If the mixers wear out or fail once highly radioactive material is flowing through the tanks, it would be theoretically impossible to fix the problem and could paralyze the project, the scientists say.
The tanks use pulse jet mixers, which engineers describe as giant turkey basters, to keep the sludge stirred, preventing plutonium from concentrating at the bottom and starting a chain reaction or producing explosive hydrogen gas. The pulse jet mixers have never been used in the United States and failed in the recent tests to prevent material from building up at the bottom of tanks.
After consulting with his membership, McNulty sought a stop-work order from Knutson, asserting that the decision to proceed presented an imminent safety hazard. The order was blocked and McNulty filed a grievance. The documents were sent to the Defense Nuclear Facilities Safety Board last week.

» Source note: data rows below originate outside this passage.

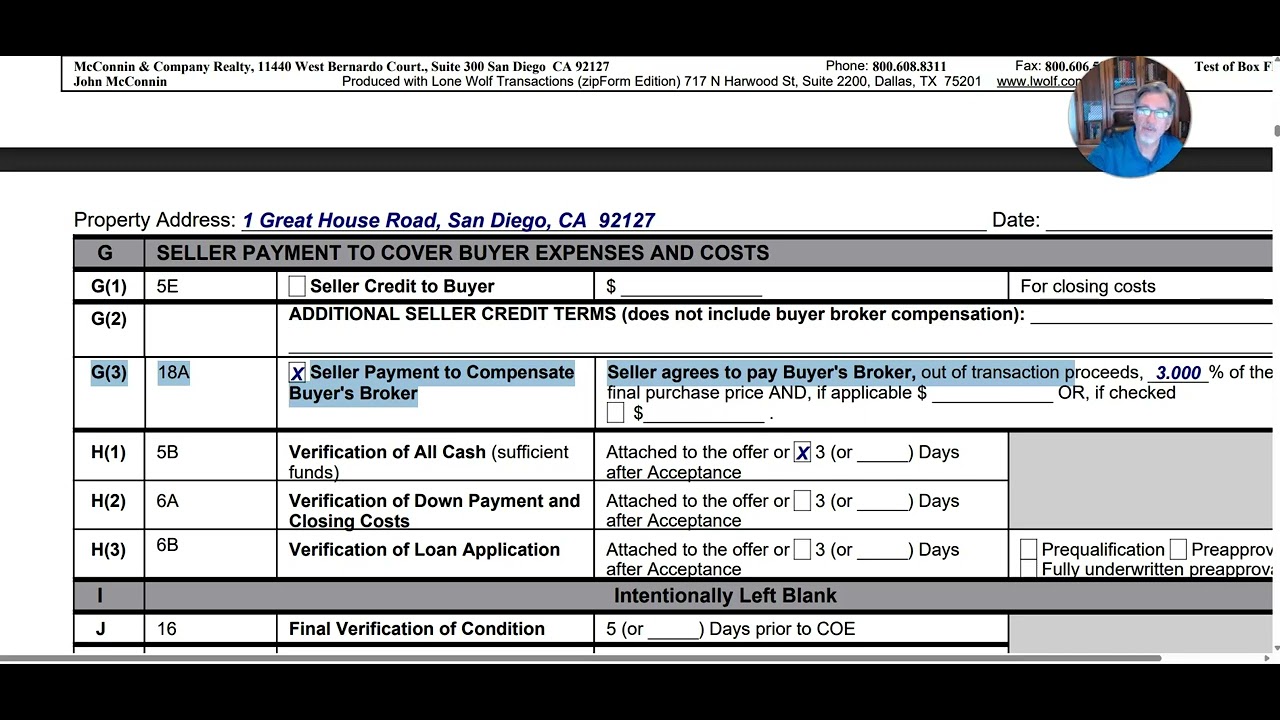 California Home Sellers: This Realtor Contract Clause Erodes Your Profits and Sleep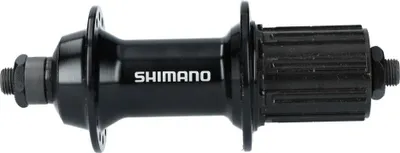 Immagine prodotto di Mozzo posteriore SHIMANO FH-RS400 - 28 fori, sgancio rapido, nero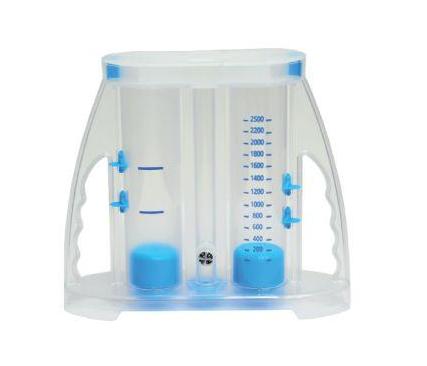 Aparaty do ćwiczeń oddechowych i stymulacji głębokiego wdechu CA-MI Pulmovol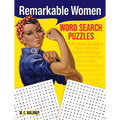 Remarkable Women Word Search Puzzles - Paperback
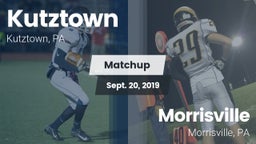 Matchup: Kutztown vs. Morrisville  2019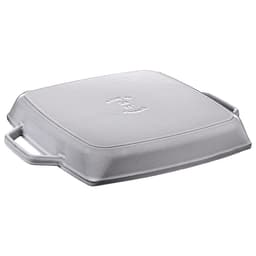 STAUB | GRILL PANS - Grillpfanne - 280x280mm - Gusseisen - Graphit-Grau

“The design of the tanks is flawed,” said Tom Carpenter, executive director of the nuclear watchdog group Hanford Challenge, which provided the Energy Department documents to The Times. “The tests showed it and the safety engineers showed it. The decision to let Bechtel continue transfers the economic risk to the taxpayers. It amounts to a decision to approve a defective design.”
Energy Department spokesman Jen Stutsman defended the decision, saying the tanks will not be installed until additional testing demonstrates whether the mixing system will work.
“We will not allow the vessels to be installed until the results from large-scale testing have shown that the vessel designs will safely and effectively handle the waste at the site,” she said. “The Department of Energy is continuing to closely oversee the design, construction and testing of the Waste Treatment Plant to ensure that it will operate safely and effectively.”